Portable Standard Lisp
- Paradigms: Multi-paradigm: functional, procedural, object-oriented, reflective, meta
- Family: Lisp
- Developers: University of Utah Hewlett-Packard Zuse Institute Berlin
- First appeared: 1980; 45 years ago
- Typing discipline: Dynamic, strong
- Scope: Lexical, optional dynamic
- Implementation language: Lisp, assembly language
- Platform: 68000, DECSYSTEM-20, Cray-1, VAX
- License: BSD
- Website: user.ceng.metu.edu.tr/~ucoluk/research/lisp/generalinfo.html

Influenced by
- Lisp, Standard Lisp, Portable Lisp Compiler

Influenced
- Reduce

= Portable Standard Lisp =

Portable Standard Lisp (PSL) is a programming language, a dialect of the language Lisp. PSL was inspired by its predecessor, Standard Lisp and the Portable Lisp Compiler. It is tail-recursive, late binding (or dynamically bound), and was developed by researchers at the University of Utah in 1980, which released PSL 3.1; development was handed over to developers at Hewlett-Packard in 1982 who released PSL 3.3 and up. Portable Standard Lisp was available as a kit containing a screen editor, a compiler, and an interpreter for several hardware and operating system computing platforms, including Motorola 68000 series, DECSYSTEM-20s, Cray-1s, VAX, and many others. Today, PSL is mainly developed by and available from Konrad-Zuse-Zentrum für Informationstechnik Berlin (ZIB). Its main modern use is as the underlying language for implementations of Reduce.
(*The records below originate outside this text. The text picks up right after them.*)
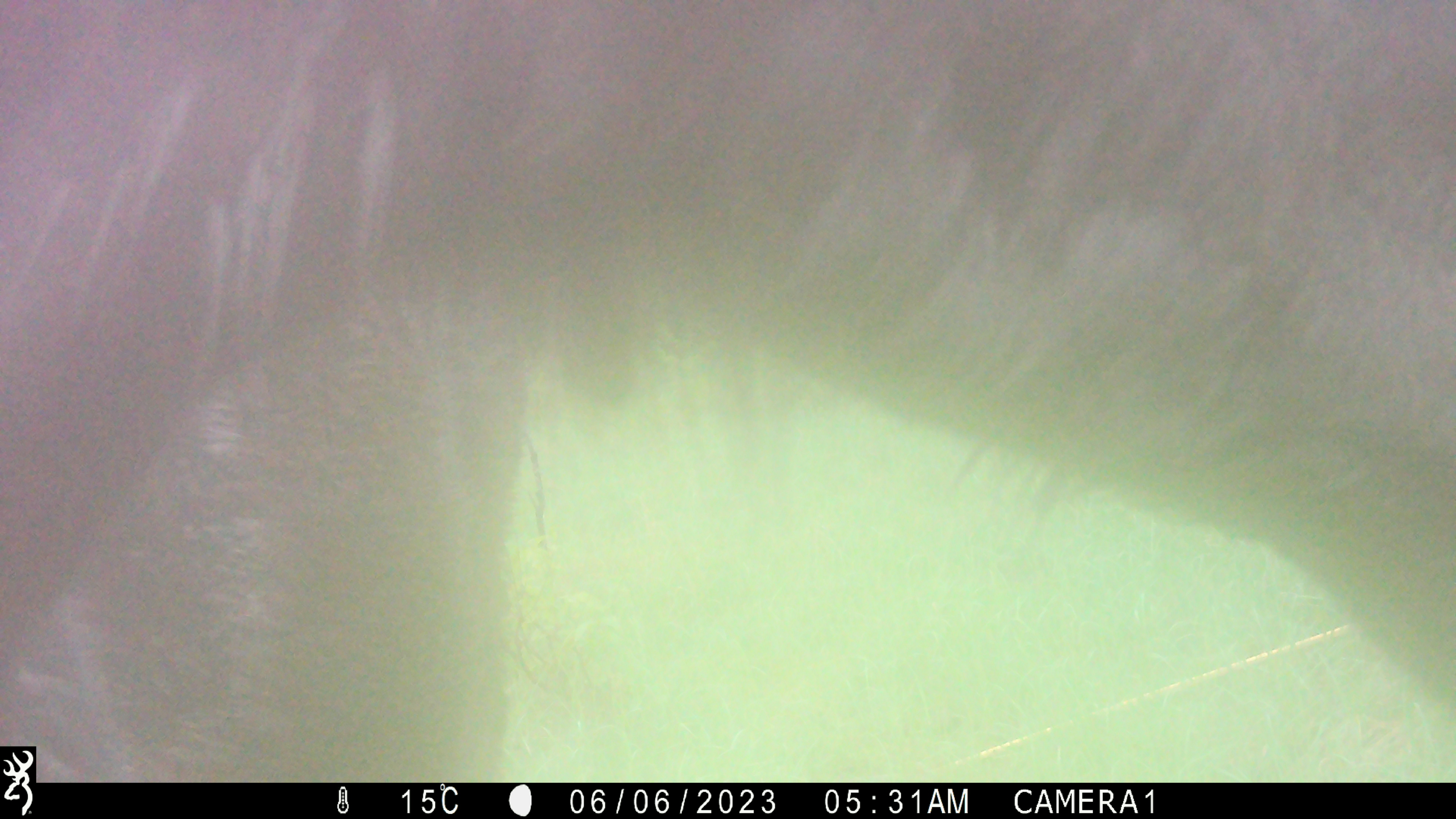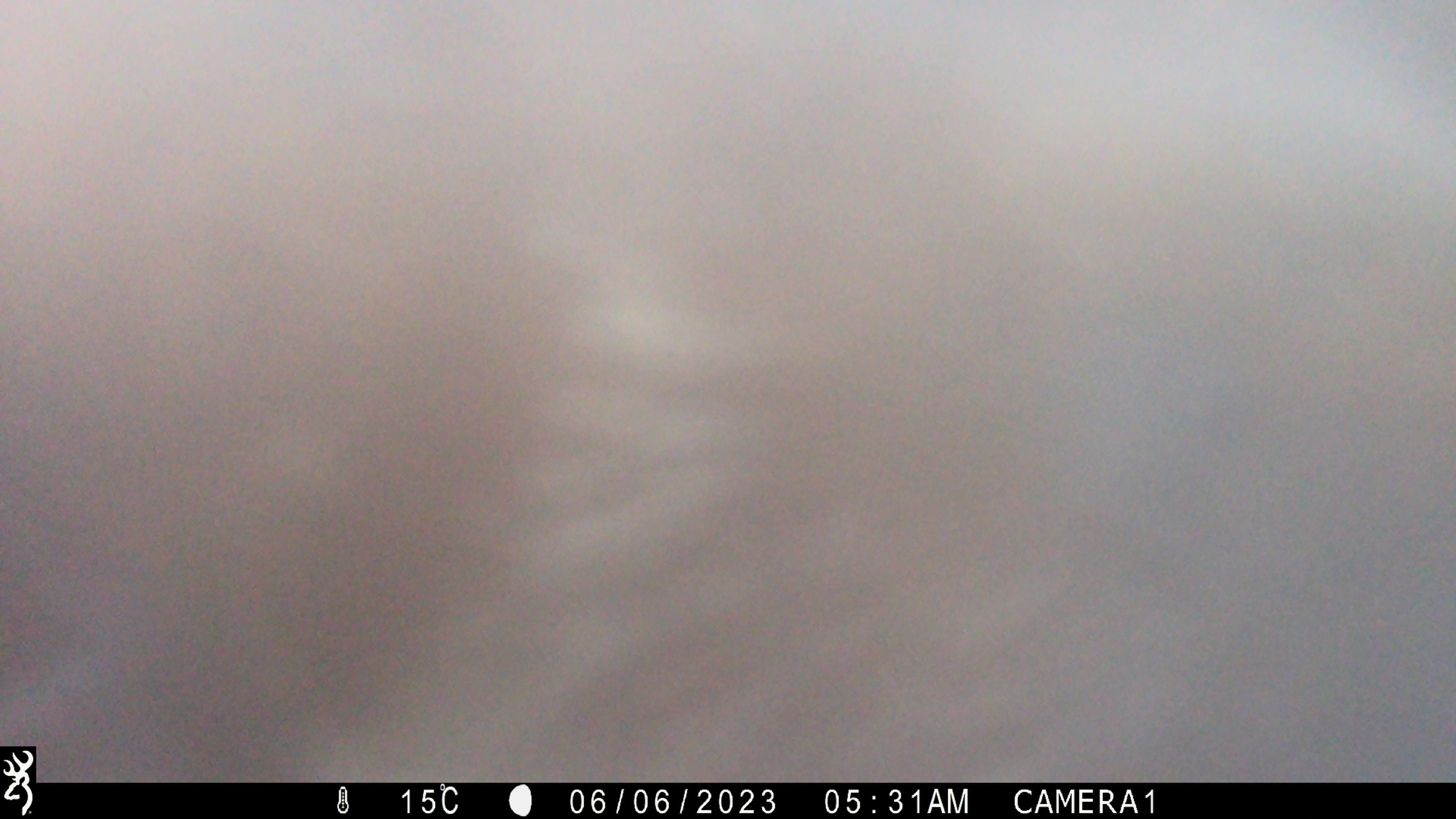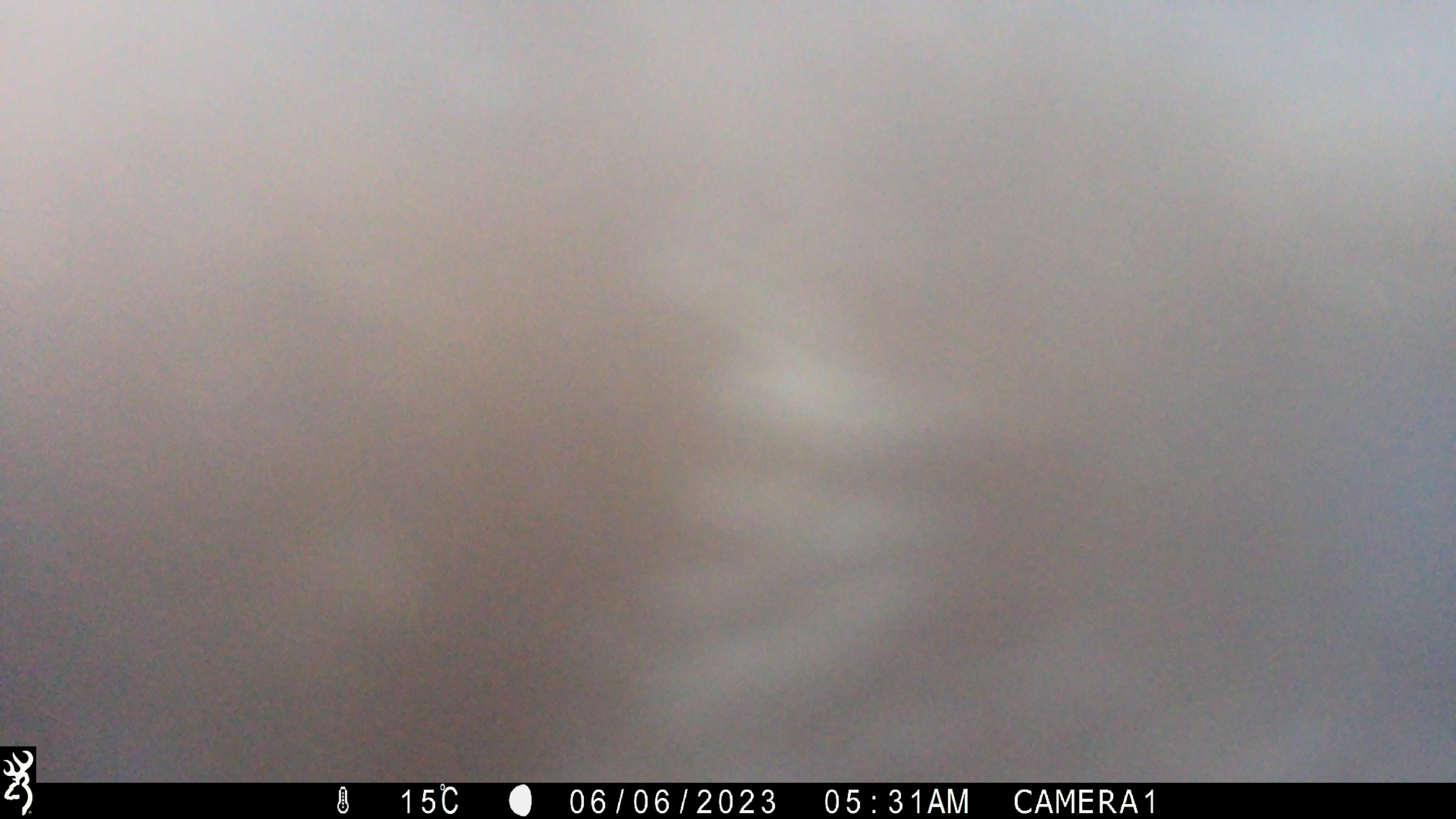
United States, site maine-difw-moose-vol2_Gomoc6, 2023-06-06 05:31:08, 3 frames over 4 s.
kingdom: Animalia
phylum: Chordata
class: Mammalia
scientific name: Mammalia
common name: mammal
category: mammal sp.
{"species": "mammal sp. (mammal) (Mammalia)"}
Like most older Lisps, in the first step, PSL compiles Lisp code to LAP code, which is another cross-platform language. However, where older lisps mostly compiled LAP directly to assembly language or some architecture dependent intermediate, PSL compiles the LAP to C code, which would run in a virtual machine language; so programs written in it are as portable as C in principle, which is very portable. The compiler was written in PSL or a more primitive dialect named System Lisp or SYSLISP as "... an experiment in writing a production-quality Lisp in Lisp itself as much as possible, with only minor amounts of code written by hand in assembly language or other systems languages." so the whole ensemble could bootstrap itself, and improvements to the compiler improved the compiler. Some later releases had a compatibility package for Common Lisp, but this is not sustained in the modern versions.

==Criticism==
Portable Standard Lisp has fewer features than other Lisps, such as Common Lisp, and some people found it unpleasant to use. Richard P. Gabriel wrote in his popular essay Lisp: Good News, Bad News, How to Win Big, "the third most standard Lisp was Portable Standard Lisp, which ran on many machines, but very few people wanted to use it;".